◆ **REQUIRED WORK**:
[1] Answer these questions using the excerpt on rate reductions, one answer per line, marked to match:
(a) Who must first decide what counts as a reasonable method for reducing rates?
(b) To whom may such legislative functions and determinations not be delegated?
(c) Under paragraph (c), what must happen when revenue above the revenue limit has been collected?
[2] For each statement, say yes or no depending on whether it agrees with the excerpt on rate reductions, and quote the words of the excerpt that settle it:
(a) The Legislature may hand its legislative determinations over to the Attorney General.
(b) Question Nine asks how reductions in revenue sources not dependent on a rate are to be made.
(c) Deciding on a reasonable method for reducing rates involves the exercise of legislative judgment.
[3] Return the passage of the excerpt on rate reductions starting at "What constitutes a" and ending at "board or body.".

◆ **EXCERPT PROVIDED**:
════════
What constitutes a reasonable method for reducing rates, however, is a decision which must initially be made by the Legislature or the legislative and governing body of a local taxing unit since this question actually involves the exercise of legislative judgment. Neither the Legislature nor the legislative and governing body of a local taxing unit may delegate such legislative functions and determinations to the Attorney General nor may this office undertake to make such legislative findings and determinations for the Legislature or local legislative board or body.
QUESTION NINE
You inquire as to how reductions in revenue sources not dependent on a rate are to be made. As discussed in the previous question, paragraph (c) requires that when revenue in excess of the revenue limit has been collected, applicable rates must be reduced to conform to the revenue limits prescribed in Proposition I.
════════
◆ **RECORDED INFORMATION**:
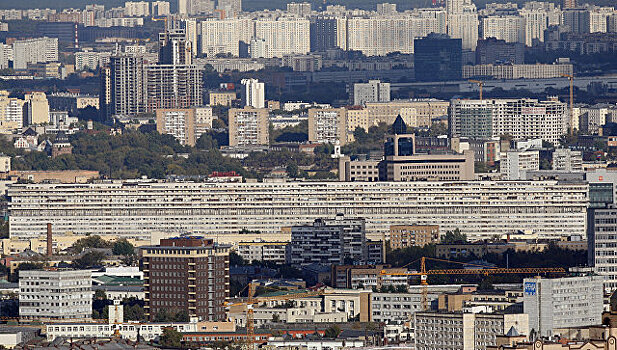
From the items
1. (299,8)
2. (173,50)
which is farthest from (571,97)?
════════
◆ **REPLIES**:
[1]
(a) The Legislature or the legislative and governing body of a local taxing unit.
(b) The Attorney General.
(c) Applicable rates must be reduced to conform to the revenue limits prescribed in Proposition I.

[2]
(a) No: "Neither the Legislature nor the legislative and governing body of a local taxing unit may delegate such legislative functions and determinations to the Attorney General"
(b) Yes: "You inquire as to how reductions in revenue sources not dependent on a rate are to be made."
(c) Yes: "this question actually involves the exercise of legislative judgment"

[3]
What constitutes a reasonable method for reducing rates, however, is a decision which must initially be made by the Legislature or the legislative and governing body of a local taxing unit since this question actually involves the exercise of legislative judgment. Neither the Legislature nor the legislative and governing body of a local taxing unit may delegate such legislative functions and determinations to the Attorney General nor may this office undertake to make such legislative findings and determinations for the Legislature or local legislative board or body.